Your heart consumed; what will you do?
The realm of the unexpected and the unknown is the realm of freedom because there’s nothing that adheres to our prescribed desires and wishes. Coming in from nowhere in a form that cannot be grasped, a new moment experienced as it is, without the boundaries of our likes and dislikes, is liberation. And this liberation doesn’t come from anywhere else other than the simple and sustained examination of our minds, moment-to-moment.
Falling backwards into the framework of 100 billion galaxies and meeting them is like this—so simple, right here, and buried within the experience of each human being.
It emanates from the edge of a table, a rocking chair, or within the sound of silence: merging our mind with these ordinary moments and melting into space, issues forth a serene and wild clarity—one born of unfettered reality. Allowing ourselves to be swallowed whole in the unknown wilderness is a spiritual right of passage that might lead to profound depth and the unfolding of a kind heart.
Robins occasionally land in the shrubs outside my home and call out to herald the coming morning. They’re waking up, socializing, discussing worm business or posturing to neighbors, but their songs nevertheless reverberate and die off over space and time. During such moments it’s possible to breathe and feel their calls rippling through my heart and I feel a close connection with life. I also experience this while writing and watching a flickering candlelight or pushing an ecstatic child on a swing.
I find there’s no difference between meditation, the practice of mindfulness, or the experience of this mind and this life as it unfurls. They are one and the same—interdependent, deeply connected and springing headlong out from the wilderness of the background, moment after moment. The largeness, the vastness, the universe, the mind—the unknown wilderness of which opens us to experience the myriad possibilities within the streaming present, are nestled right here:
A life without the mind’s compartmentalization or boundaries is a way into intimacy.

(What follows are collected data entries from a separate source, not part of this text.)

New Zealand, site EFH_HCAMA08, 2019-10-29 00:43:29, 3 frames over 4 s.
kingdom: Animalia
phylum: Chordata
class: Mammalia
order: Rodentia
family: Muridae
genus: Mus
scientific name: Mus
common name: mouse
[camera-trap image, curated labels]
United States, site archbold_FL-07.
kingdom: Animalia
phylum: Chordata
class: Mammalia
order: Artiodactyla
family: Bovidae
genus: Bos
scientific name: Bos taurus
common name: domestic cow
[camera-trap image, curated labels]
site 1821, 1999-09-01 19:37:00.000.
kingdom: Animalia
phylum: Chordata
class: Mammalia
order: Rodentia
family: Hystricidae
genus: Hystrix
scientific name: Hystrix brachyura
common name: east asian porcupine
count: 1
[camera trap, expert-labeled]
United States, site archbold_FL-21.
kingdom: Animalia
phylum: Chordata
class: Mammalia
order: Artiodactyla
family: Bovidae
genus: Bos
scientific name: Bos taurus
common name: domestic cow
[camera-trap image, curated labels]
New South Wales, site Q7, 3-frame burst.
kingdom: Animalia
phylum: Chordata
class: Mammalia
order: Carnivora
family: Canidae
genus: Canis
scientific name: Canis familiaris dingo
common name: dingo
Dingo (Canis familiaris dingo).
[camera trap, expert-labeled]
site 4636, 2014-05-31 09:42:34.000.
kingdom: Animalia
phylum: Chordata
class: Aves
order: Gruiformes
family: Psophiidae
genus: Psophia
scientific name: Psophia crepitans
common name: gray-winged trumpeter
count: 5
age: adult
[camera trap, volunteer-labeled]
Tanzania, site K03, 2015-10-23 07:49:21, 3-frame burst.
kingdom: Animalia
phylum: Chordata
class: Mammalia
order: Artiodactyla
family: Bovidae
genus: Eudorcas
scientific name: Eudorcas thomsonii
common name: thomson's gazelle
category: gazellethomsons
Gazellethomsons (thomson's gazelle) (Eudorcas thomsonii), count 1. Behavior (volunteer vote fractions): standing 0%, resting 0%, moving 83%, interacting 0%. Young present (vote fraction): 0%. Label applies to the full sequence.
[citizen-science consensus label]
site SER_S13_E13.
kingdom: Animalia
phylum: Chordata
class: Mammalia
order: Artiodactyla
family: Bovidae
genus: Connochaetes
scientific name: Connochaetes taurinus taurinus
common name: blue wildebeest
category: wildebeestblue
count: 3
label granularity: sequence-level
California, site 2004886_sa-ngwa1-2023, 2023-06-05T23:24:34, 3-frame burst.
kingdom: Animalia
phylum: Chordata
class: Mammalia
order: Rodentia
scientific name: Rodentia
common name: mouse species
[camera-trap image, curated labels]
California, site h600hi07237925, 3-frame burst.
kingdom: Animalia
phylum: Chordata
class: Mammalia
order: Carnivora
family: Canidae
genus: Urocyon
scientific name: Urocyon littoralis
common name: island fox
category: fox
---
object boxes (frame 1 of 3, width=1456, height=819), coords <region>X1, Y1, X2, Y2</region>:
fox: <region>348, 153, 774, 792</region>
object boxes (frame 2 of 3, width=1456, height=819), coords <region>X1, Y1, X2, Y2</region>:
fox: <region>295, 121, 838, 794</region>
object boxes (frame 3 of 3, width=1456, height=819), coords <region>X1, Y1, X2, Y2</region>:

The expansive wilderness bestows gifts upon us when we’re able to remain clear and present. Butterflies, close encounters with sickness, curious Barn owls or yipping coyotes, come and greet us—entering our foreground. When the background is in view, there’s no distinction between the three, for they are all part of the incalculable oneness.
An old Zen master who had fallen ill commented on this when he said, “sun-faced Buddha, moon-faced Buddha.” Whether one is happy or sad, healthy or ill, the pervasive Buddha nature remains wrapped within the sinews of each moment.
Cultivating a connection to the background in life and within the mind, and treating the wilderness and its gifts with openness, might tear down your mind and transform your heart. It could be a delicious experience.